Vor 21 Jahren wurde das Grundrecht der Kinder auf eine gewaltfreie Erziehung im Bürgerlichen Gesetzbuch der Bundesrepublik Deutschland verankert. Seit 2004 ruft der Deutsche Kinderschutzbund jährlich am 30. April den Internationalen Tag der gewaltfreien Erziehung aus.
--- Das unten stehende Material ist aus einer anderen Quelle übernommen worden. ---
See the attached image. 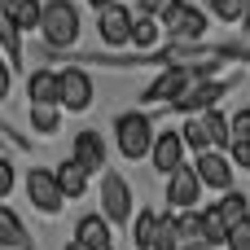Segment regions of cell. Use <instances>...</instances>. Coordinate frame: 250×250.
Returning a JSON list of instances; mask_svg holds the SVG:
<instances>
[{
    "mask_svg": "<svg viewBox=\"0 0 250 250\" xmlns=\"http://www.w3.org/2000/svg\"><path fill=\"white\" fill-rule=\"evenodd\" d=\"M40 35L48 48H70L79 40V9L70 0H48L40 13Z\"/></svg>",
    "mask_w": 250,
    "mask_h": 250,
    "instance_id": "obj_1",
    "label": "cell"
},
{
    "mask_svg": "<svg viewBox=\"0 0 250 250\" xmlns=\"http://www.w3.org/2000/svg\"><path fill=\"white\" fill-rule=\"evenodd\" d=\"M114 141H119V154L123 158H149V149H154V119L149 114H141V110H132V114H119L114 119Z\"/></svg>",
    "mask_w": 250,
    "mask_h": 250,
    "instance_id": "obj_2",
    "label": "cell"
},
{
    "mask_svg": "<svg viewBox=\"0 0 250 250\" xmlns=\"http://www.w3.org/2000/svg\"><path fill=\"white\" fill-rule=\"evenodd\" d=\"M101 220L105 224H127L132 220V185L119 171H105V180H101Z\"/></svg>",
    "mask_w": 250,
    "mask_h": 250,
    "instance_id": "obj_3",
    "label": "cell"
},
{
    "mask_svg": "<svg viewBox=\"0 0 250 250\" xmlns=\"http://www.w3.org/2000/svg\"><path fill=\"white\" fill-rule=\"evenodd\" d=\"M57 105L62 110H88L92 105V79H88L83 66L57 70Z\"/></svg>",
    "mask_w": 250,
    "mask_h": 250,
    "instance_id": "obj_4",
    "label": "cell"
},
{
    "mask_svg": "<svg viewBox=\"0 0 250 250\" xmlns=\"http://www.w3.org/2000/svg\"><path fill=\"white\" fill-rule=\"evenodd\" d=\"M26 198H31V207H35L40 215H57V211L66 207V198H62V189H57L53 171H44V167H31V176H26Z\"/></svg>",
    "mask_w": 250,
    "mask_h": 250,
    "instance_id": "obj_5",
    "label": "cell"
},
{
    "mask_svg": "<svg viewBox=\"0 0 250 250\" xmlns=\"http://www.w3.org/2000/svg\"><path fill=\"white\" fill-rule=\"evenodd\" d=\"M163 31H167V35H176L180 44H198V40H202V31H207V13L180 0V4L163 18Z\"/></svg>",
    "mask_w": 250,
    "mask_h": 250,
    "instance_id": "obj_6",
    "label": "cell"
},
{
    "mask_svg": "<svg viewBox=\"0 0 250 250\" xmlns=\"http://www.w3.org/2000/svg\"><path fill=\"white\" fill-rule=\"evenodd\" d=\"M229 92V83H215V79H202V83H193L189 92H180L171 105L180 110V114H207V110H215V101Z\"/></svg>",
    "mask_w": 250,
    "mask_h": 250,
    "instance_id": "obj_7",
    "label": "cell"
},
{
    "mask_svg": "<svg viewBox=\"0 0 250 250\" xmlns=\"http://www.w3.org/2000/svg\"><path fill=\"white\" fill-rule=\"evenodd\" d=\"M198 180H202V189H220V193H229L233 189V163H229V154H215V149H207V154H198Z\"/></svg>",
    "mask_w": 250,
    "mask_h": 250,
    "instance_id": "obj_8",
    "label": "cell"
},
{
    "mask_svg": "<svg viewBox=\"0 0 250 250\" xmlns=\"http://www.w3.org/2000/svg\"><path fill=\"white\" fill-rule=\"evenodd\" d=\"M149 158H154V167H158L163 176H176V171L185 167V141H180V132H154Z\"/></svg>",
    "mask_w": 250,
    "mask_h": 250,
    "instance_id": "obj_9",
    "label": "cell"
},
{
    "mask_svg": "<svg viewBox=\"0 0 250 250\" xmlns=\"http://www.w3.org/2000/svg\"><path fill=\"white\" fill-rule=\"evenodd\" d=\"M132 13L123 9V4H110V9H101V18H97V26H101V40L110 44V48H123V44H132Z\"/></svg>",
    "mask_w": 250,
    "mask_h": 250,
    "instance_id": "obj_10",
    "label": "cell"
},
{
    "mask_svg": "<svg viewBox=\"0 0 250 250\" xmlns=\"http://www.w3.org/2000/svg\"><path fill=\"white\" fill-rule=\"evenodd\" d=\"M167 202H171L176 211H198V202H202V180H198V171H193V167H180V171L171 176Z\"/></svg>",
    "mask_w": 250,
    "mask_h": 250,
    "instance_id": "obj_11",
    "label": "cell"
},
{
    "mask_svg": "<svg viewBox=\"0 0 250 250\" xmlns=\"http://www.w3.org/2000/svg\"><path fill=\"white\" fill-rule=\"evenodd\" d=\"M70 163H75L83 176L101 171V167H105V141H101L97 132H79V136H75V154H70Z\"/></svg>",
    "mask_w": 250,
    "mask_h": 250,
    "instance_id": "obj_12",
    "label": "cell"
},
{
    "mask_svg": "<svg viewBox=\"0 0 250 250\" xmlns=\"http://www.w3.org/2000/svg\"><path fill=\"white\" fill-rule=\"evenodd\" d=\"M75 246L83 250H110V224L101 215H83L75 224Z\"/></svg>",
    "mask_w": 250,
    "mask_h": 250,
    "instance_id": "obj_13",
    "label": "cell"
},
{
    "mask_svg": "<svg viewBox=\"0 0 250 250\" xmlns=\"http://www.w3.org/2000/svg\"><path fill=\"white\" fill-rule=\"evenodd\" d=\"M0 4H4L9 22L18 26V35H22V31H40V13H44L40 0H0Z\"/></svg>",
    "mask_w": 250,
    "mask_h": 250,
    "instance_id": "obj_14",
    "label": "cell"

In den letzten Jahrzehnten hat ein Bewusstseinswandel in der Bevölkerung stattgefunden und eine deutliche Mehrheit unterstützt das Grundrecht auf gewaltfreie Erziehung. Denn die Folgen von physischer und psychischer Gewalt im Kindesalter belasten eine Menschenseele oft ein Leben lang. Oder positiv ausgedrückt: Je weniger körperliche und seelische Gewalt ein Kind erlebt, umso vertrauensvoller ist seine Bindung an die Eltern und umso weniger Angst verspürt es. Insofern hat erlebte Gewalt im Kindesalter nicht nur Auswirkungen auf den betroffenen Menschen, sondern letztendlich auch auf unser Gemeinwesen. Denn unsere Demokratie braucht aufrechte, mutige Menschen, die sich konstruktiv einbringen.  Die Geschichte zeigt, wie autoritäre Erziehung den Menschen für autoritäre Herrschaftssysteme anfällig macht.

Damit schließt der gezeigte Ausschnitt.